▼▼▼

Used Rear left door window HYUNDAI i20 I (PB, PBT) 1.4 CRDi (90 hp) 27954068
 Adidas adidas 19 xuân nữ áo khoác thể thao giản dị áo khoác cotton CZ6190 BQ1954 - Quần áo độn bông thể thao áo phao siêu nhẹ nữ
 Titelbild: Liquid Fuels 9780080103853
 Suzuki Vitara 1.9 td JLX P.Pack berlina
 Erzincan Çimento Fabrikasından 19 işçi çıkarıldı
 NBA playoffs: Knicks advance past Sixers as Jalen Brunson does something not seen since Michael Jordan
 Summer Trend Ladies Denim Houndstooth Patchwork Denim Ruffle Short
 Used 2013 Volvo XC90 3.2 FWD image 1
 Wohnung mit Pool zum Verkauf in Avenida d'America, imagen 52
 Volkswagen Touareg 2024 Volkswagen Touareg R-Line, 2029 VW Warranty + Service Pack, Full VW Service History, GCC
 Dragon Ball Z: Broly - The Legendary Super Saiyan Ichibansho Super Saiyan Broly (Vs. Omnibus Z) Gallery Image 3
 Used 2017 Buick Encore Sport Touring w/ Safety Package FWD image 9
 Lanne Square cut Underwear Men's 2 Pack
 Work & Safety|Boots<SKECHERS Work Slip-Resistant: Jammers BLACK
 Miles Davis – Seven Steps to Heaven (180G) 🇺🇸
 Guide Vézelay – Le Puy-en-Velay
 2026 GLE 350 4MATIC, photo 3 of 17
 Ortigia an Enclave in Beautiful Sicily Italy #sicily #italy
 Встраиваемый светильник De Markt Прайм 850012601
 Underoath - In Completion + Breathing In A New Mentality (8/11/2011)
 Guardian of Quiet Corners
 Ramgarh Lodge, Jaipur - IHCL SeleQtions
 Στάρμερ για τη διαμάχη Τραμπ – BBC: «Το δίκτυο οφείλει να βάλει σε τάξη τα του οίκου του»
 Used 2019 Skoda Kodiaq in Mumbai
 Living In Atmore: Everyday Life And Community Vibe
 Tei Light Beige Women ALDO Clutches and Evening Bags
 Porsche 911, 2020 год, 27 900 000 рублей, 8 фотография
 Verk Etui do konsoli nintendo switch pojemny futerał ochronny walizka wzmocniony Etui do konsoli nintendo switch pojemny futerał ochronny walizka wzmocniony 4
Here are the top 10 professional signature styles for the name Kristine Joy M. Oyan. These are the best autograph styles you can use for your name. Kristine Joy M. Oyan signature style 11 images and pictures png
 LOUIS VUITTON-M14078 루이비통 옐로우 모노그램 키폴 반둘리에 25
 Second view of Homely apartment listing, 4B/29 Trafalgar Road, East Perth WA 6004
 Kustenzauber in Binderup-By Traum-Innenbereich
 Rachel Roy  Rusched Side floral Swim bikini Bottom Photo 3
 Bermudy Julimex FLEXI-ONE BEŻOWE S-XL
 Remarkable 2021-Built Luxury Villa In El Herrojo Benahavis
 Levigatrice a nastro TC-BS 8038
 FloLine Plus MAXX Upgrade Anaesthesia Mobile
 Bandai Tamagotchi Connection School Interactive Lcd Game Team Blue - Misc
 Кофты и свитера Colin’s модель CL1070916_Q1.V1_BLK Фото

▲▲▲

PROBLEM REQUIREMENTS
Could you write out all of the entries precisely as they stand?

EXERCISE RESPONSE
Used Rear left door window HYUNDAI i20 I (PB, PBT) 1.4 CRDi (90 hp) 27954068
 Adidas adidas 19 xuân nữ áo khoác thể thao giản dị áo khoác cotton CZ6190 BQ1954 - Quần áo độn bông thể thao áo phao siêu nhẹ nữ
 Titelbild: Liquid Fuels 9780080103853
 Suzuki Vitara 1.9 td JLX P.Pack berlina
 Erzincan Çimento Fabrikasından 19 işçi çıkarıldı
 NBA playoffs: Knicks advance past Sixers as Jalen Brunson does something not seen since Michael Jordan
 Summer Trend Ladies Denim Houndstooth Patchwork Denim Ruffle Short
 Used 2013 Volvo XC90 3.2 FWD image 1
 Wohnung mit Pool zum Verkauf in Avenida d'America, imagen 52
 Volkswagen Touareg 2024 Volkswagen Touareg R-Line, 2029 VW Warranty + Service Pack, Full VW Service History, GCC
 Dragon Ball Z: Broly - The Legendary Super Saiyan Ichibansho Super Saiyan Broly (Vs. Omnibus Z) Gallery Image 3
 Used 2017 Buick Encore Sport Touring w/ Safety Package FWD image 9
 Lanne Square cut Underwear Men's 2 Pack
 Work & Safety|Boots<SKECHERS Work Slip-Resistant: Jammers BLACK
 Miles Davis – Seven Steps to Heaven (180G) 🇺🇸
 Guide Vézelay – Le Puy-en-Velay
 2026 GLE 350 4MATIC, photo 3 of 17
 Ortigia an Enclave in Beautiful Sicily Italy #sicily #italy
 Встраиваемый светильник De Markt Прайм 850012601
 Underoath - In Completion + Breathing In A New Mentality (8/11/2011)
 Guardian of Quiet Corners
 Ramgarh Lodge, Jaipur - IHCL SeleQtions
 Στάρμερ για τη διαμάχη Τραμπ – BBC: «Το δίκτυο οφείλει να βάλει σε τάξη τα του οίκου του»
 Used 2019 Skoda Kodiaq in Mumbai
 Living In Atmore: Everyday Life And Community Vibe
 Tei Light Beige Women ALDO Clutches and Evening Bags
 Porsche 911, 2020 год, 27 900 000 рублей, 8 фотография
 Verk Etui do konsoli nintendo switch pojemny futerał ochronny walizka wzmocniony Etui do konsoli nintendo switch pojemny futerał ochronny walizka wzmocniony 4
Here are the top 10 professional signature styles for the name Kristine Joy M. Oyan. These are the best autograph styles you can use for your name. Kristine Joy M. Oyan signature style 11 images and pictures png
 LOUIS VUITTON-M14078 루이비통 옐로우 모노그램 키폴 반둘리에 25
 Second view of Homely apartment listing, 4B/29 Trafalgar Road, East Perth WA 6004
 Kustenzauber in Binderup-By Traum-Innenbereich
 Rachel Roy  Rusched Side floral Swim bikini Bottom Photo 3
 Bermudy Julimex FLEXI-ONE BEŻOWE S-XL
 Remarkable 2021-Built Luxury Villa In El Herrojo Benahavis
 Levigatrice a nastro TC-BS 8038
 FloLine Plus MAXX Upgrade Anaesthesia Mobile
 Bandai Tamagotchi Connection School Interactive Lcd Game Team Blue - Misc
 Кофты и свитера Colin’s модель CL1070916_Q1.V1_BLK Фото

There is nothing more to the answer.